After the war he was the chief of its Fissionable Materials Branch of the Atomic Energy Commission (AEC) from 1947 to 1953, when he left to become general manager of the new Atomic Energy Division of American Machine and Foundry, Over the following five years, he supervised the construction of 20 research reactors around the world. He left in 1958 to found his own consulting firm, AVP Associates.

==Early life and education==
Arthur Vincent (Pete) Peterson was born in Morristown, New Jersey, on October 31, 1912, and grew up on Manhattan's East Side, where he attended Stuyvesant High School, from which he graduated in 1930. He entered New York University, from which he earned a bachelor's degree in civil engineering in 1934, and then Cornell University, from which he received a master's degree in civil engineering in 1937. He went to work as an engineer in New Jersey, but returned to Cornell in 1940, where he performed research for the Firestone Tire and Rubber Company.

==Military career==
A reserve officer in the United States Army, Peterson was called up to active duty in July 1941, and was joined the 36th Combat Engineer Regiment at Plattsburgh Barracks, New York, where he married Marie-Louise Darrieulat, his college sweetheart, whose father taught at Cornell. The 36th Combat Engineer Regiment subsequently moved to Fort Bragg, North Carolina.

In August 1942, Peterson was assigned to the Manhattan District; arranged by Kenneth Nichols, who was impressed by his knowledge of physics and electronics. However they both accepted that as Peterson's wife Marie-Louise was the sister of Nichol's wife Jacky, and that this worked to his disadvantage as he could not be reported on by Nichols.

Peterson became the Chicago Area Engineer in December 1942, with the rank of major. As such, he was responsible for the activities of the Metallurgical Laboratory, which developed nuclear reactors in order to produce plutonium for atomic bombs. He briefed officers from the European Theater of Operations United States Army (ETOUSA) on possible forms an attack with radioactive poisons might take, and what the effects and symptoms of them were, and gave them instruments and shown how to use them. They were enjoined to tell other officers in the theater to report unexplained fogging of film or illnesses with symptoms corresponding to the effects of radiation sickness. i
Nichols moved Peterson from responsibility for the Plutonium plant (Hanford Engineer Works) to a production control committee to optimize production at both plants. Peterson realised in 1945 after trying many potential combinations that at Clinton Engineer Works the production from S-50 should be fed to K25 rather than Y-12 and that adding more alpha stages to Y-12 as proposed by Ernest Lawrence was not the best answer for more production.

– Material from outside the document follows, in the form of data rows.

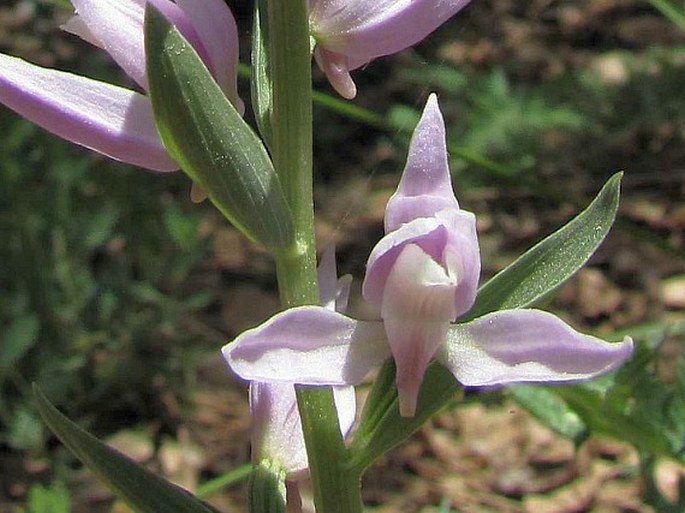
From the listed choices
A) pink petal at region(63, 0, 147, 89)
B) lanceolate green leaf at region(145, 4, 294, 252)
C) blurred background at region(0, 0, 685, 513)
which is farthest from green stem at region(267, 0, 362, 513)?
blurred background at region(0, 0, 685, 513)

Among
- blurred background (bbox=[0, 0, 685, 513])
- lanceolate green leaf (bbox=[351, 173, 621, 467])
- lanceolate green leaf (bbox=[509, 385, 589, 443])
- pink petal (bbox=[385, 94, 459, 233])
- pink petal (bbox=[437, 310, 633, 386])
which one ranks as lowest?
blurred background (bbox=[0, 0, 685, 513])

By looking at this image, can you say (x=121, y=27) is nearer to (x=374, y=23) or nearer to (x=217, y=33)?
(x=217, y=33)

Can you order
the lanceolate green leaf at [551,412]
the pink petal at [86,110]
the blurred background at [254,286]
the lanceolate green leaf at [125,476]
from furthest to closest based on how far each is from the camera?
the blurred background at [254,286] < the lanceolate green leaf at [551,412] < the lanceolate green leaf at [125,476] < the pink petal at [86,110]

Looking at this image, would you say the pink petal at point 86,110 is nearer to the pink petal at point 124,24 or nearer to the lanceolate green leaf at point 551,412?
the pink petal at point 124,24

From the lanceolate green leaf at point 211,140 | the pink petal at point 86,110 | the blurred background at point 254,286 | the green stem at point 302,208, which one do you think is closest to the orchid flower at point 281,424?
the green stem at point 302,208

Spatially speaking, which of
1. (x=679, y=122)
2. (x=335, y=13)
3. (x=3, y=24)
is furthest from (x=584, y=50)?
(x=335, y=13)

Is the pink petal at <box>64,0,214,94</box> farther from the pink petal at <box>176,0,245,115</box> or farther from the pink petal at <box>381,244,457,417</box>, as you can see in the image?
the pink petal at <box>381,244,457,417</box>

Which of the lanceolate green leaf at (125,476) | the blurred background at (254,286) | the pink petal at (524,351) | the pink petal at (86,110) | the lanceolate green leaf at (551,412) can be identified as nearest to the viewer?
the pink petal at (524,351)
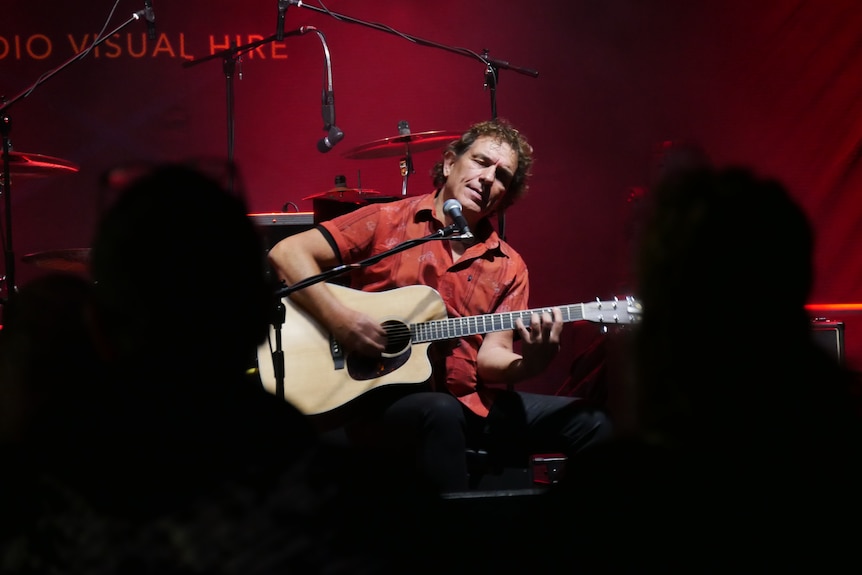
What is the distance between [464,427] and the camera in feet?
9.49

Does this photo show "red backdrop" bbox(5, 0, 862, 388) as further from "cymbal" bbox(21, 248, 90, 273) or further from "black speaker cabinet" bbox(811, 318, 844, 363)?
"cymbal" bbox(21, 248, 90, 273)

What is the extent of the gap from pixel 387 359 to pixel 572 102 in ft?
10.3

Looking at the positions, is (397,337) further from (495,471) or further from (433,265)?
(495,471)

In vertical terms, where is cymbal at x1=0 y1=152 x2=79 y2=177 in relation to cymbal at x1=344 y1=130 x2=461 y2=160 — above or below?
below

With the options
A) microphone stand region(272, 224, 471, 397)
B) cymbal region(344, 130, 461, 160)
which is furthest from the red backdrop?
microphone stand region(272, 224, 471, 397)

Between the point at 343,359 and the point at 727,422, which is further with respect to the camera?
the point at 343,359

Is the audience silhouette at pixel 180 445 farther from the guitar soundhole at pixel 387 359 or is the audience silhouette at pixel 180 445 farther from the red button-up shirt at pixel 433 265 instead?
the red button-up shirt at pixel 433 265

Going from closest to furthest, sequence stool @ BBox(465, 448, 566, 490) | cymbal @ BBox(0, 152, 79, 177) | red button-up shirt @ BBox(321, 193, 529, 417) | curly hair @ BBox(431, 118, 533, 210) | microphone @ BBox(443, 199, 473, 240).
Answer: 1. microphone @ BBox(443, 199, 473, 240)
2. stool @ BBox(465, 448, 566, 490)
3. red button-up shirt @ BBox(321, 193, 529, 417)
4. curly hair @ BBox(431, 118, 533, 210)
5. cymbal @ BBox(0, 152, 79, 177)

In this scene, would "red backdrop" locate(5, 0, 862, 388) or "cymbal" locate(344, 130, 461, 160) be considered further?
"red backdrop" locate(5, 0, 862, 388)

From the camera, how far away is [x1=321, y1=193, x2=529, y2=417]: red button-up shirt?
10.7 ft

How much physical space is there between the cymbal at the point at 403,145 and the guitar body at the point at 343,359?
1503 mm

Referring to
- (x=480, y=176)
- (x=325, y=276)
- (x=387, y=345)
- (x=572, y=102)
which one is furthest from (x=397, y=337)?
(x=572, y=102)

Peterson was sent to the Supreme Headquarters Allied Expeditionary Force (SHAEF), where he briefed the Supreme Allied Commander, General Dwight D. Eisenhower, Eisenhower's Chief of Staff, Lieutenant General Walter Bedell Smith, Assistant Chief of Staff (G-2) (Intelligence), Major General John Whiteley, and his Assistant Chief of Staff (G-3) (Operations), Major General Harold R. Bull in April 1944. As a result, they formulated a contingency plan, known as Operation Peppermint, in case the Germans used radioactive weapons.

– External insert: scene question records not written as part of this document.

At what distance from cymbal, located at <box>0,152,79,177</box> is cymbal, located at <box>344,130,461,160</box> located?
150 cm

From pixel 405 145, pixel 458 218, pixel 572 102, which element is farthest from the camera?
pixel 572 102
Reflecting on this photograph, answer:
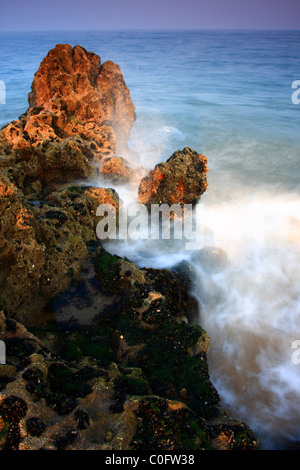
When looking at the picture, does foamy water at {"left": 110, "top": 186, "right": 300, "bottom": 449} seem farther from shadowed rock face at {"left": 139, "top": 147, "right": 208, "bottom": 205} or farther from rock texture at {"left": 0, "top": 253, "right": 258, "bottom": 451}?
rock texture at {"left": 0, "top": 253, "right": 258, "bottom": 451}

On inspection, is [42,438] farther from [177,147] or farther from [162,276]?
[177,147]

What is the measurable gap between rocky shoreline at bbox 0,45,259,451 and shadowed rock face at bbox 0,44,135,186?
0.07m

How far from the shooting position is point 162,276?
7.42m

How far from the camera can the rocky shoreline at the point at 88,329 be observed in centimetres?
374

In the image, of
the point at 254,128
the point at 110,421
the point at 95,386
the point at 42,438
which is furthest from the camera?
the point at 254,128

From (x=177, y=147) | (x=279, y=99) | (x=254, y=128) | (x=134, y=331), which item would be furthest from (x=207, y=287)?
(x=279, y=99)

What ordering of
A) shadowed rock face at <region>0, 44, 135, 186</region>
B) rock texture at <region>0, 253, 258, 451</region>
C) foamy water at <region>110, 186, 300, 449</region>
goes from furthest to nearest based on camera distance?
shadowed rock face at <region>0, 44, 135, 186</region>, foamy water at <region>110, 186, 300, 449</region>, rock texture at <region>0, 253, 258, 451</region>

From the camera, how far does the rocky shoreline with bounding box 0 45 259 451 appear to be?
3742mm

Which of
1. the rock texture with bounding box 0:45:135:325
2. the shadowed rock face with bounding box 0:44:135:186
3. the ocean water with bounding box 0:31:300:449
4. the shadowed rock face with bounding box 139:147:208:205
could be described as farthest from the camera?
the shadowed rock face with bounding box 139:147:208:205

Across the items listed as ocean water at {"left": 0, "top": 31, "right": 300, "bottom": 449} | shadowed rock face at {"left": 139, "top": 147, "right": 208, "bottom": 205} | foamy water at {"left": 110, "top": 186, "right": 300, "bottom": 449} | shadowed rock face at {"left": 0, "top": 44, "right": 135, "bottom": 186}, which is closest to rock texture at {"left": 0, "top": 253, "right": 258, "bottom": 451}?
foamy water at {"left": 110, "top": 186, "right": 300, "bottom": 449}

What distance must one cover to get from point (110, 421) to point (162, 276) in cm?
393

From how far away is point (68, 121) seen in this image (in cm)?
1270

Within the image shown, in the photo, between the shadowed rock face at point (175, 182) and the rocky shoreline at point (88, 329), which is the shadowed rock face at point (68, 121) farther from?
the shadowed rock face at point (175, 182)

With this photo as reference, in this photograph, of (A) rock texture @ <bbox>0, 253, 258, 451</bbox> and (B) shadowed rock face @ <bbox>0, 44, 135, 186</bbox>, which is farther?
(B) shadowed rock face @ <bbox>0, 44, 135, 186</bbox>
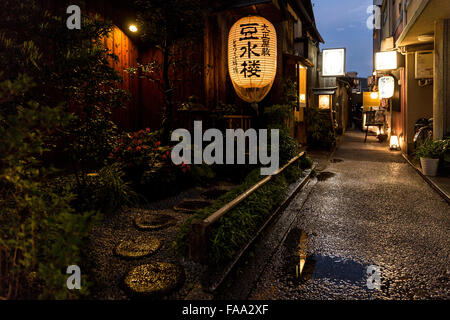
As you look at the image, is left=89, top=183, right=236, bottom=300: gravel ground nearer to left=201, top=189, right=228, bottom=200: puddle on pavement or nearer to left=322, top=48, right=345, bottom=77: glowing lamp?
left=201, top=189, right=228, bottom=200: puddle on pavement

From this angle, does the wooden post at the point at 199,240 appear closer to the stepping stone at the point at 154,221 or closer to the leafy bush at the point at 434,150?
the stepping stone at the point at 154,221

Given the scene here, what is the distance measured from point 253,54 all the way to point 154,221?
5627mm

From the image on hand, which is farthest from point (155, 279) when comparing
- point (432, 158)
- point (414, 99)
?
point (414, 99)

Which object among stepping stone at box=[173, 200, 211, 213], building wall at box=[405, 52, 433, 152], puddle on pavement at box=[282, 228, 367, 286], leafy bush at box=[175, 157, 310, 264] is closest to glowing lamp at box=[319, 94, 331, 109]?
building wall at box=[405, 52, 433, 152]

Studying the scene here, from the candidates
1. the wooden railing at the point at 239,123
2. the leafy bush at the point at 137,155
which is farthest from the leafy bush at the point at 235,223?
the wooden railing at the point at 239,123

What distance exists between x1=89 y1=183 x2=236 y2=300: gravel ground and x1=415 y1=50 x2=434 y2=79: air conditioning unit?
1426 centimetres

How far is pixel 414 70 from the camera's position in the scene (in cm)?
1664

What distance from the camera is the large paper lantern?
359 inches

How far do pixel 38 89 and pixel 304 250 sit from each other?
5486mm

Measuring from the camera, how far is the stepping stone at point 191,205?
23.9 ft

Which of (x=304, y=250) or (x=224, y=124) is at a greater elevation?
(x=224, y=124)
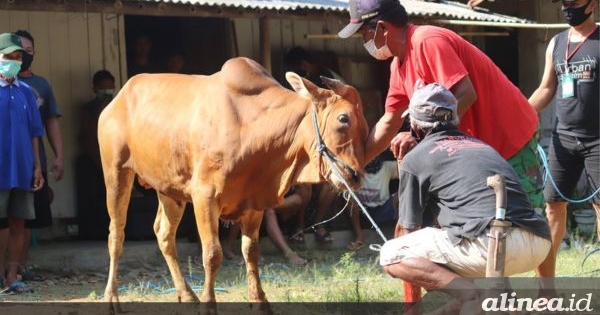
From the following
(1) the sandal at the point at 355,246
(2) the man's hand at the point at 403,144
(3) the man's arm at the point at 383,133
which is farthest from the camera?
(1) the sandal at the point at 355,246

In October 1944, Peterson was given overall responsibility for the production of fissile material, with the rank of lieutenant colonel. Plutonium bred in the Manhattan Project's reactors was used in the Fat Man atomic bomb that was dropped on Nagasaki. When the Manhattan Project was superseded by the Atomic Energy Commission (AEC) on January 1, 1947. Peterson became the chief of its Fissionable Materials Branch, a part of the Production Division, which was located in Washington, D.C.

==Later life==
Peterson left the AEC in 1953 to become general manager of the new Atomic Energy Division of American Machine and Foundry, which was based in New York City. Over the following five years, he supervised the construction of 20 research reactors around the world. He left in 1958 to found his own consulting firm, AVP Associates.

==Death==
Peterson died of natural causes at a retirement home in Seattle on March 24, 2008. He was survived by his sons Art and John. His wife died in 2004, and his daughter Medley in 2006. He was buried at Tahoma National Cemetery.